It was nothing more than a little cubbyhole with electronics surrounding the sleeping compartment.

I zipped myself halfway into the sleeping bag to hold myself in place.

Then, I unfastened my phone from my hip and stuck it to the wall beside my head.

I flipped through a few pages of a book on my phone screen, not really seeing them.

Sebastian and Dom still talked on the opposite side of the station, but with all the machinery whirs, I couldn't hear their distinct words.

Sebastian's voice got lower, while Dom's seemed to be getting higher and more heated.

Finally, Sebastian made his way to the bunk opposite mine. "He'll never understand," he grumbled. "They don't have the shuttle schematics. Mari can send us a video feed, but without being there to inspect it myself, I'm afraid we'll miss something."

"Have you done a spacewalk before?" I asked.

"No."

"Trained for one?" I hadn't been trained beyond the basics. When I'd asked for more, a tech had patted me on the shoulder and said in his most condescending tone, "In an emergency situation, you'll need your flight suit and helmet. Without them, you'll die." So helpful.
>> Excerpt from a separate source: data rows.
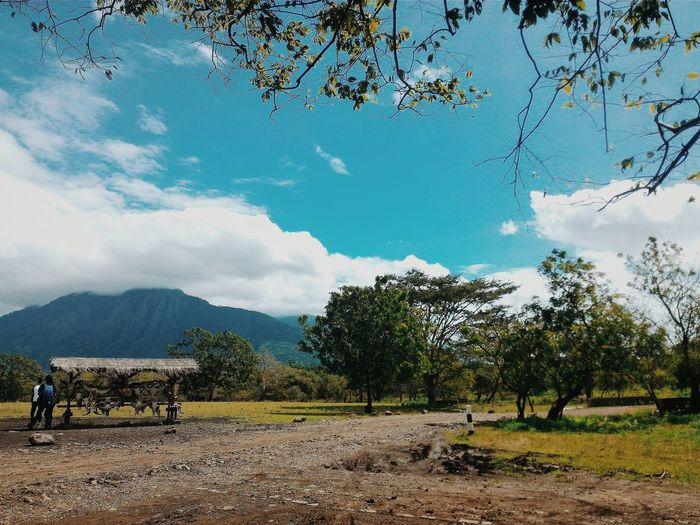 Little Africa in Java - Baluran, East Java, Indonesia Nature Bestshot Nature Photography Landscape Landscape_photography Hello World INDONESIA Trees And Nature Enjoying Life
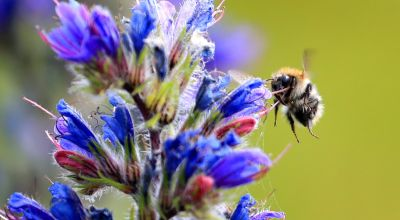 Bumblebees 'can recognise objects in the dark using the sense of touch'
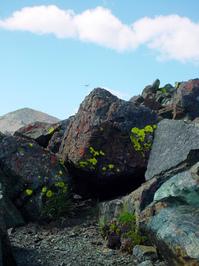 lichen moss and rocks 4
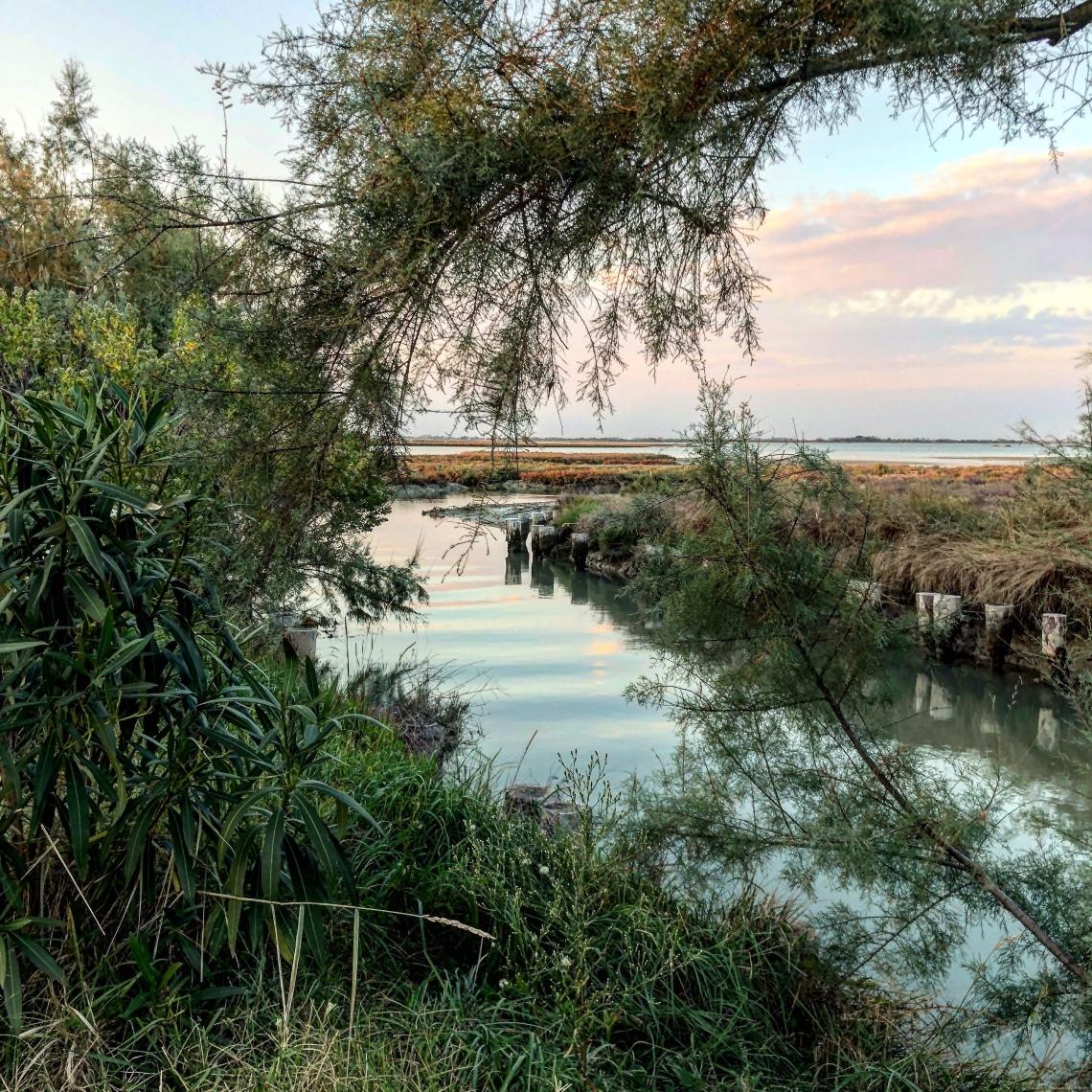Laguna di Venezia vista dal canale di Torcello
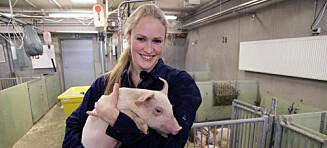 Snart kan juleribba være laget av griser vokst opp på tømmer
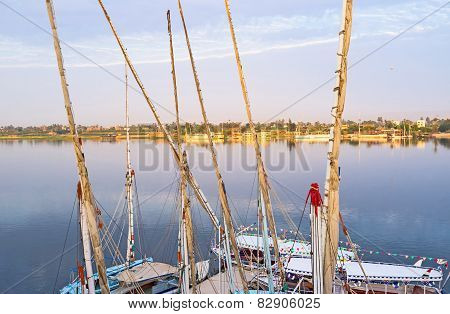 The Egyptian Yachts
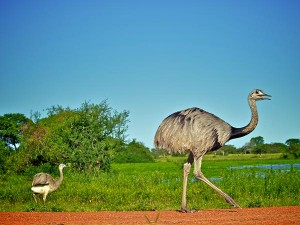 Rheas Walking Around Image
"No." Sebastian's voice was a low growl. "I'll take it up with management when we get home." He sighed. "If we can even go home. If they send another crew to get us …"

"We can't stay," I said. "They'll run out of food. Isn't another shuttle coming next week?"

"Our competitors, Space Jet, are sending a manned crew."

"Could we ride back with them?"

He laughed. "Dad would absolutely hate it, so I'm tempted, but let's hope we can limp home on our own."

I didn't like the sound of that. I'd seen footage of shuttle explosions. Even if we survived, with perfect conditions, we could end up stranded in the ocean for hours, waiting for the cruise ship to find us.

"Don't worry," Sebastian said. "I'll get us home. I promise."

"Don't make promises you can't keep." Fear made me sassy. This was supposed to be a routine mission, but everything had gone haywire. Add to that the few minutes my wolf had been on the outside instead of a voice I sometimes heard inside my head …

"I'm sorry," I said. "Today's been a lot."

"We should get some sleep." He sighed. "They won't let us help, so what else is there?"

My wolf could think of a pastime to keep us busy until Mari's spacewalk.

Sebastian inhaled sharply through his nose. "What are you thinking?"

"I thought you could read my thoughts."

He frowned. "Only when one of us is—" he curled his fingers like claws and swiped at the air, like that was what we looked like when we were wolves.

I laughed at him and stuck my fingers up on either side of my head, like I had wolf ears.

"You look ridiculous," he said.

"Not as much as you."

He grinned, and my heart melted a little. I was starting to like this nerdy billionaire, against my better judgment.

This time, when he unbuckled from his cot and drifted toward me, my pulse spiked for an entirely different reason.

"What are you doing?"

He pushed my hair from my forehead and trailed his fingers along the shaved edge above my temple. He leaned in, his golden-brown eyes only inches from mine, his gaze as intense as his wolf's. "You smell so good."

"I smell like I haven't had a real shower in three days," I reminded him.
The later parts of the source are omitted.